→ OBJECTIVE
Carry on the forum thread about aggressive wildlife below, picking up from the point where it stops.

→ PAGE TEXT
::::::::
# Aggressive wildlife



## scater (Nov 24, 2007)




----------



## bazzoo (Oct 17, 2006)

More like Horny goose i think


----------



## kayakone (Dec 7, 2010)

Don't buy a Coosa Occy!


----------



## YakAtak (Mar 13, 2006)

That's hilarious!


----------



## Benzo (Aug 11, 2011)

kayakone said:


> Don't buy a Coosa Occy!


Yeah, gotta be careful, Jackson kayaks have goose attractant in them. :lol: :lol:


----------



## koich (Jul 25, 2007)

I was once attacked by a swan in a similar manner. I had to swashbuckle it's neck with my fishing rod.


----------



## kayakone (Dec 7, 2010)

Jacksons and orange teapot cosies. Prime targets.


----------



## Nativeman (Sep 6, 2005)

kayakone said:


> Don't buy a Coosa Occy!
::::::::
→ DATA SUPPLIED
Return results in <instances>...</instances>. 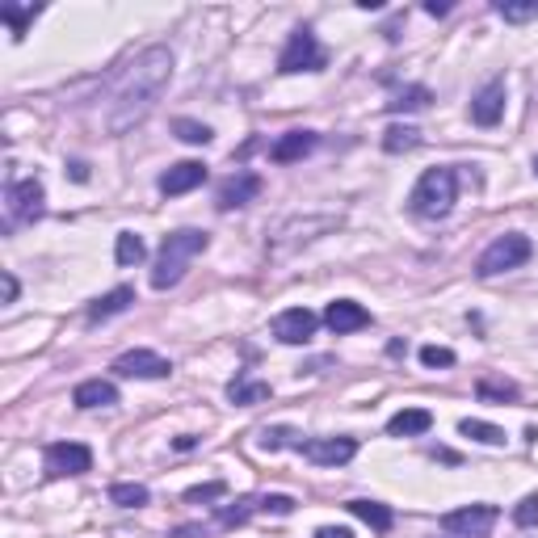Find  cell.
Segmentation results:
<instances>
[{
    "instance_id": "cell-24",
    "label": "cell",
    "mask_w": 538,
    "mask_h": 538,
    "mask_svg": "<svg viewBox=\"0 0 538 538\" xmlns=\"http://www.w3.org/2000/svg\"><path fill=\"white\" fill-rule=\"evenodd\" d=\"M147 257V244L135 236V231H118V240H114V261L118 265H139Z\"/></svg>"
},
{
    "instance_id": "cell-30",
    "label": "cell",
    "mask_w": 538,
    "mask_h": 538,
    "mask_svg": "<svg viewBox=\"0 0 538 538\" xmlns=\"http://www.w3.org/2000/svg\"><path fill=\"white\" fill-rule=\"evenodd\" d=\"M496 13H501L505 22H513V25L534 22V17H538V0H496Z\"/></svg>"
},
{
    "instance_id": "cell-13",
    "label": "cell",
    "mask_w": 538,
    "mask_h": 538,
    "mask_svg": "<svg viewBox=\"0 0 538 538\" xmlns=\"http://www.w3.org/2000/svg\"><path fill=\"white\" fill-rule=\"evenodd\" d=\"M501 118H505V80L496 76L472 97V122L475 127H496Z\"/></svg>"
},
{
    "instance_id": "cell-12",
    "label": "cell",
    "mask_w": 538,
    "mask_h": 538,
    "mask_svg": "<svg viewBox=\"0 0 538 538\" xmlns=\"http://www.w3.org/2000/svg\"><path fill=\"white\" fill-rule=\"evenodd\" d=\"M316 329H320V320H316V311H308V308H286L282 316L274 320V337L282 340V345H308V340L316 337Z\"/></svg>"
},
{
    "instance_id": "cell-9",
    "label": "cell",
    "mask_w": 538,
    "mask_h": 538,
    "mask_svg": "<svg viewBox=\"0 0 538 538\" xmlns=\"http://www.w3.org/2000/svg\"><path fill=\"white\" fill-rule=\"evenodd\" d=\"M114 374H122V379H168L173 362L160 358L156 350H131L122 358H114Z\"/></svg>"
},
{
    "instance_id": "cell-25",
    "label": "cell",
    "mask_w": 538,
    "mask_h": 538,
    "mask_svg": "<svg viewBox=\"0 0 538 538\" xmlns=\"http://www.w3.org/2000/svg\"><path fill=\"white\" fill-rule=\"evenodd\" d=\"M421 143V131L417 127H387L383 131V152H391V156H400V152H412V147H417Z\"/></svg>"
},
{
    "instance_id": "cell-20",
    "label": "cell",
    "mask_w": 538,
    "mask_h": 538,
    "mask_svg": "<svg viewBox=\"0 0 538 538\" xmlns=\"http://www.w3.org/2000/svg\"><path fill=\"white\" fill-rule=\"evenodd\" d=\"M135 303V290L131 286H114L110 295H101L93 308H88V324H101V320H110L118 316V311H127Z\"/></svg>"
},
{
    "instance_id": "cell-23",
    "label": "cell",
    "mask_w": 538,
    "mask_h": 538,
    "mask_svg": "<svg viewBox=\"0 0 538 538\" xmlns=\"http://www.w3.org/2000/svg\"><path fill=\"white\" fill-rule=\"evenodd\" d=\"M429 101H433V93H429L425 85H408V88H400L396 97L387 101V110H391V114H412V110H425Z\"/></svg>"
},
{
    "instance_id": "cell-27",
    "label": "cell",
    "mask_w": 538,
    "mask_h": 538,
    "mask_svg": "<svg viewBox=\"0 0 538 538\" xmlns=\"http://www.w3.org/2000/svg\"><path fill=\"white\" fill-rule=\"evenodd\" d=\"M475 396L483 404H505V400H517V383H509V379H480Z\"/></svg>"
},
{
    "instance_id": "cell-19",
    "label": "cell",
    "mask_w": 538,
    "mask_h": 538,
    "mask_svg": "<svg viewBox=\"0 0 538 538\" xmlns=\"http://www.w3.org/2000/svg\"><path fill=\"white\" fill-rule=\"evenodd\" d=\"M228 400L240 408L265 404V400H269V383H265V379H253V374H236L228 383Z\"/></svg>"
},
{
    "instance_id": "cell-15",
    "label": "cell",
    "mask_w": 538,
    "mask_h": 538,
    "mask_svg": "<svg viewBox=\"0 0 538 538\" xmlns=\"http://www.w3.org/2000/svg\"><path fill=\"white\" fill-rule=\"evenodd\" d=\"M202 181H207V165H198V160H181V165H173L165 177H160V194L177 198V194H189V189H198Z\"/></svg>"
},
{
    "instance_id": "cell-41",
    "label": "cell",
    "mask_w": 538,
    "mask_h": 538,
    "mask_svg": "<svg viewBox=\"0 0 538 538\" xmlns=\"http://www.w3.org/2000/svg\"><path fill=\"white\" fill-rule=\"evenodd\" d=\"M13 299H17V278L5 274V303H13Z\"/></svg>"
},
{
    "instance_id": "cell-16",
    "label": "cell",
    "mask_w": 538,
    "mask_h": 538,
    "mask_svg": "<svg viewBox=\"0 0 538 538\" xmlns=\"http://www.w3.org/2000/svg\"><path fill=\"white\" fill-rule=\"evenodd\" d=\"M316 143H320L316 131H286L282 139L269 147V160H274V165H295V160L316 152Z\"/></svg>"
},
{
    "instance_id": "cell-35",
    "label": "cell",
    "mask_w": 538,
    "mask_h": 538,
    "mask_svg": "<svg viewBox=\"0 0 538 538\" xmlns=\"http://www.w3.org/2000/svg\"><path fill=\"white\" fill-rule=\"evenodd\" d=\"M513 522H517L522 530H534V526H538V492L526 496V501L513 509Z\"/></svg>"
},
{
    "instance_id": "cell-3",
    "label": "cell",
    "mask_w": 538,
    "mask_h": 538,
    "mask_svg": "<svg viewBox=\"0 0 538 538\" xmlns=\"http://www.w3.org/2000/svg\"><path fill=\"white\" fill-rule=\"evenodd\" d=\"M459 194V173L454 168H425L421 181L408 194V207L417 210L421 219H446Z\"/></svg>"
},
{
    "instance_id": "cell-42",
    "label": "cell",
    "mask_w": 538,
    "mask_h": 538,
    "mask_svg": "<svg viewBox=\"0 0 538 538\" xmlns=\"http://www.w3.org/2000/svg\"><path fill=\"white\" fill-rule=\"evenodd\" d=\"M433 459H442V462H459V454H454V451H433Z\"/></svg>"
},
{
    "instance_id": "cell-18",
    "label": "cell",
    "mask_w": 538,
    "mask_h": 538,
    "mask_svg": "<svg viewBox=\"0 0 538 538\" xmlns=\"http://www.w3.org/2000/svg\"><path fill=\"white\" fill-rule=\"evenodd\" d=\"M429 429H433V412L429 408H404V412H396V417L387 421L391 438H421Z\"/></svg>"
},
{
    "instance_id": "cell-37",
    "label": "cell",
    "mask_w": 538,
    "mask_h": 538,
    "mask_svg": "<svg viewBox=\"0 0 538 538\" xmlns=\"http://www.w3.org/2000/svg\"><path fill=\"white\" fill-rule=\"evenodd\" d=\"M173 538H210V530L207 526H177Z\"/></svg>"
},
{
    "instance_id": "cell-5",
    "label": "cell",
    "mask_w": 538,
    "mask_h": 538,
    "mask_svg": "<svg viewBox=\"0 0 538 538\" xmlns=\"http://www.w3.org/2000/svg\"><path fill=\"white\" fill-rule=\"evenodd\" d=\"M324 64H329V56H324V46H320V38L308 30V25H299V30L286 38L282 56H278V72H282V76H295V72H320Z\"/></svg>"
},
{
    "instance_id": "cell-2",
    "label": "cell",
    "mask_w": 538,
    "mask_h": 538,
    "mask_svg": "<svg viewBox=\"0 0 538 538\" xmlns=\"http://www.w3.org/2000/svg\"><path fill=\"white\" fill-rule=\"evenodd\" d=\"M210 236L198 228H181V231H168L165 244H160V257H156L152 265V286L156 290H168V286H177L181 278H186L189 261L198 253H207Z\"/></svg>"
},
{
    "instance_id": "cell-32",
    "label": "cell",
    "mask_w": 538,
    "mask_h": 538,
    "mask_svg": "<svg viewBox=\"0 0 538 538\" xmlns=\"http://www.w3.org/2000/svg\"><path fill=\"white\" fill-rule=\"evenodd\" d=\"M173 131L181 143H210V127L207 122H194V118H177Z\"/></svg>"
},
{
    "instance_id": "cell-29",
    "label": "cell",
    "mask_w": 538,
    "mask_h": 538,
    "mask_svg": "<svg viewBox=\"0 0 538 538\" xmlns=\"http://www.w3.org/2000/svg\"><path fill=\"white\" fill-rule=\"evenodd\" d=\"M459 433L462 438H475V442H483V446H501L505 442V429H496V425H488V421H459Z\"/></svg>"
},
{
    "instance_id": "cell-33",
    "label": "cell",
    "mask_w": 538,
    "mask_h": 538,
    "mask_svg": "<svg viewBox=\"0 0 538 538\" xmlns=\"http://www.w3.org/2000/svg\"><path fill=\"white\" fill-rule=\"evenodd\" d=\"M261 446H265V451H282V446H290V451H303V438H299V433H290V429H265Z\"/></svg>"
},
{
    "instance_id": "cell-22",
    "label": "cell",
    "mask_w": 538,
    "mask_h": 538,
    "mask_svg": "<svg viewBox=\"0 0 538 538\" xmlns=\"http://www.w3.org/2000/svg\"><path fill=\"white\" fill-rule=\"evenodd\" d=\"M38 13H43L38 5H13V0H9V5H0V22L9 25V34L17 38V43H22L25 30H30V22L38 17Z\"/></svg>"
},
{
    "instance_id": "cell-21",
    "label": "cell",
    "mask_w": 538,
    "mask_h": 538,
    "mask_svg": "<svg viewBox=\"0 0 538 538\" xmlns=\"http://www.w3.org/2000/svg\"><path fill=\"white\" fill-rule=\"evenodd\" d=\"M345 509H350L353 517H362L366 526L379 530V534H387V530H391V522H396V513H391L383 501H350Z\"/></svg>"
},
{
    "instance_id": "cell-6",
    "label": "cell",
    "mask_w": 538,
    "mask_h": 538,
    "mask_svg": "<svg viewBox=\"0 0 538 538\" xmlns=\"http://www.w3.org/2000/svg\"><path fill=\"white\" fill-rule=\"evenodd\" d=\"M43 467L51 480H64V475H85L93 472V451L85 442H51L43 451Z\"/></svg>"
},
{
    "instance_id": "cell-28",
    "label": "cell",
    "mask_w": 538,
    "mask_h": 538,
    "mask_svg": "<svg viewBox=\"0 0 538 538\" xmlns=\"http://www.w3.org/2000/svg\"><path fill=\"white\" fill-rule=\"evenodd\" d=\"M253 509H261V501H253V496H240L236 505L219 509V517H215V522H219L223 530H236V526H244V522L253 517Z\"/></svg>"
},
{
    "instance_id": "cell-11",
    "label": "cell",
    "mask_w": 538,
    "mask_h": 538,
    "mask_svg": "<svg viewBox=\"0 0 538 538\" xmlns=\"http://www.w3.org/2000/svg\"><path fill=\"white\" fill-rule=\"evenodd\" d=\"M303 459L316 462V467H345V462L358 454V442L353 438H311L303 442Z\"/></svg>"
},
{
    "instance_id": "cell-40",
    "label": "cell",
    "mask_w": 538,
    "mask_h": 538,
    "mask_svg": "<svg viewBox=\"0 0 538 538\" xmlns=\"http://www.w3.org/2000/svg\"><path fill=\"white\" fill-rule=\"evenodd\" d=\"M67 168H72V181H88V165H85V160H72Z\"/></svg>"
},
{
    "instance_id": "cell-31",
    "label": "cell",
    "mask_w": 538,
    "mask_h": 538,
    "mask_svg": "<svg viewBox=\"0 0 538 538\" xmlns=\"http://www.w3.org/2000/svg\"><path fill=\"white\" fill-rule=\"evenodd\" d=\"M228 496V483L223 480H210V483H198V488H189L186 492V505H210V501H219Z\"/></svg>"
},
{
    "instance_id": "cell-10",
    "label": "cell",
    "mask_w": 538,
    "mask_h": 538,
    "mask_svg": "<svg viewBox=\"0 0 538 538\" xmlns=\"http://www.w3.org/2000/svg\"><path fill=\"white\" fill-rule=\"evenodd\" d=\"M261 189H265L261 177L249 173V168H240V173H231L228 181L219 186V194H215V207H219V210H240V207H249V202H253Z\"/></svg>"
},
{
    "instance_id": "cell-7",
    "label": "cell",
    "mask_w": 538,
    "mask_h": 538,
    "mask_svg": "<svg viewBox=\"0 0 538 538\" xmlns=\"http://www.w3.org/2000/svg\"><path fill=\"white\" fill-rule=\"evenodd\" d=\"M5 202H9V223H34V219H43L46 189H43V181H38V177L9 181V189H5Z\"/></svg>"
},
{
    "instance_id": "cell-17",
    "label": "cell",
    "mask_w": 538,
    "mask_h": 538,
    "mask_svg": "<svg viewBox=\"0 0 538 538\" xmlns=\"http://www.w3.org/2000/svg\"><path fill=\"white\" fill-rule=\"evenodd\" d=\"M72 404L76 408H110L118 404V387L110 379H85V383L72 391Z\"/></svg>"
},
{
    "instance_id": "cell-1",
    "label": "cell",
    "mask_w": 538,
    "mask_h": 538,
    "mask_svg": "<svg viewBox=\"0 0 538 538\" xmlns=\"http://www.w3.org/2000/svg\"><path fill=\"white\" fill-rule=\"evenodd\" d=\"M173 80V51L168 46H147L131 59V67L114 80V93H110V118H106V131L122 135L139 127L152 106L160 101V93L168 88Z\"/></svg>"
},
{
    "instance_id": "cell-14",
    "label": "cell",
    "mask_w": 538,
    "mask_h": 538,
    "mask_svg": "<svg viewBox=\"0 0 538 538\" xmlns=\"http://www.w3.org/2000/svg\"><path fill=\"white\" fill-rule=\"evenodd\" d=\"M324 324H329L332 332H358L371 324V311L362 308V303H353V299H337V303H329L324 308Z\"/></svg>"
},
{
    "instance_id": "cell-39",
    "label": "cell",
    "mask_w": 538,
    "mask_h": 538,
    "mask_svg": "<svg viewBox=\"0 0 538 538\" xmlns=\"http://www.w3.org/2000/svg\"><path fill=\"white\" fill-rule=\"evenodd\" d=\"M425 13H429V17H446V13H451V5H446V0H429Z\"/></svg>"
},
{
    "instance_id": "cell-34",
    "label": "cell",
    "mask_w": 538,
    "mask_h": 538,
    "mask_svg": "<svg viewBox=\"0 0 538 538\" xmlns=\"http://www.w3.org/2000/svg\"><path fill=\"white\" fill-rule=\"evenodd\" d=\"M421 362H425L429 371H446V366H454V350H446V345H425V350H421Z\"/></svg>"
},
{
    "instance_id": "cell-8",
    "label": "cell",
    "mask_w": 538,
    "mask_h": 538,
    "mask_svg": "<svg viewBox=\"0 0 538 538\" xmlns=\"http://www.w3.org/2000/svg\"><path fill=\"white\" fill-rule=\"evenodd\" d=\"M496 526V505H462L442 517V530L451 538H488Z\"/></svg>"
},
{
    "instance_id": "cell-26",
    "label": "cell",
    "mask_w": 538,
    "mask_h": 538,
    "mask_svg": "<svg viewBox=\"0 0 538 538\" xmlns=\"http://www.w3.org/2000/svg\"><path fill=\"white\" fill-rule=\"evenodd\" d=\"M110 501L118 509H143L147 501H152V492L143 488V483H114L110 488Z\"/></svg>"
},
{
    "instance_id": "cell-38",
    "label": "cell",
    "mask_w": 538,
    "mask_h": 538,
    "mask_svg": "<svg viewBox=\"0 0 538 538\" xmlns=\"http://www.w3.org/2000/svg\"><path fill=\"white\" fill-rule=\"evenodd\" d=\"M316 538H353V530H345V526H320Z\"/></svg>"
},
{
    "instance_id": "cell-4",
    "label": "cell",
    "mask_w": 538,
    "mask_h": 538,
    "mask_svg": "<svg viewBox=\"0 0 538 538\" xmlns=\"http://www.w3.org/2000/svg\"><path fill=\"white\" fill-rule=\"evenodd\" d=\"M530 253H534L530 236H522V231H505V236H496V240L480 253V261H475V274H480V278H496V274H505V269L526 265Z\"/></svg>"
},
{
    "instance_id": "cell-36",
    "label": "cell",
    "mask_w": 538,
    "mask_h": 538,
    "mask_svg": "<svg viewBox=\"0 0 538 538\" xmlns=\"http://www.w3.org/2000/svg\"><path fill=\"white\" fill-rule=\"evenodd\" d=\"M261 509H265V513H278V517H290V513H295V501L282 496V492H274V496H261Z\"/></svg>"
},
{
    "instance_id": "cell-43",
    "label": "cell",
    "mask_w": 538,
    "mask_h": 538,
    "mask_svg": "<svg viewBox=\"0 0 538 538\" xmlns=\"http://www.w3.org/2000/svg\"><path fill=\"white\" fill-rule=\"evenodd\" d=\"M534 173H538V156H534Z\"/></svg>"
}]
</instances>
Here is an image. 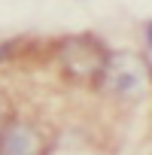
::::::::
→ ANSWER TO THIS PROBLEM
Looks like a Day Tripper to me, funny how he told us he got attacked by a geese after we just saw it live...

Funny as


----------



## Dodge (Oct 12, 2005)

Wazza could relate to that video as he got attacked by a nesting duck of some sort up a big drain on the Nerang R, he was nearly on the plane as he paddled away from trouble, and between strokes was using the paddle like a shuttlecock bat.


----------



## mustrumr (Feb 27, 2009)

Hmm - and he can't get back into the kayak without assistance; not very professional in my book. Let's hope he doesn't fish alone often.


----------



## bildad (Jun 20, 2011)

Ah ha ha ha ha ha ha that's so funny! Hard to work out which was the biggest Goose. Fancy putting that up for the world to see Ha Ha Ha hA hA HA, I'll be laughing bout this for long time!


----------



## Brc226 (Jul 31, 2009)

That is a funny video and ....he still has his rod to fish another day.


----------



## scoman (Oct 4, 2010)

mustrumr said:


> Hmm - and he can't get back into the kayak without assistance; not very professional in my book. Let's hope he doesn't fish alone often.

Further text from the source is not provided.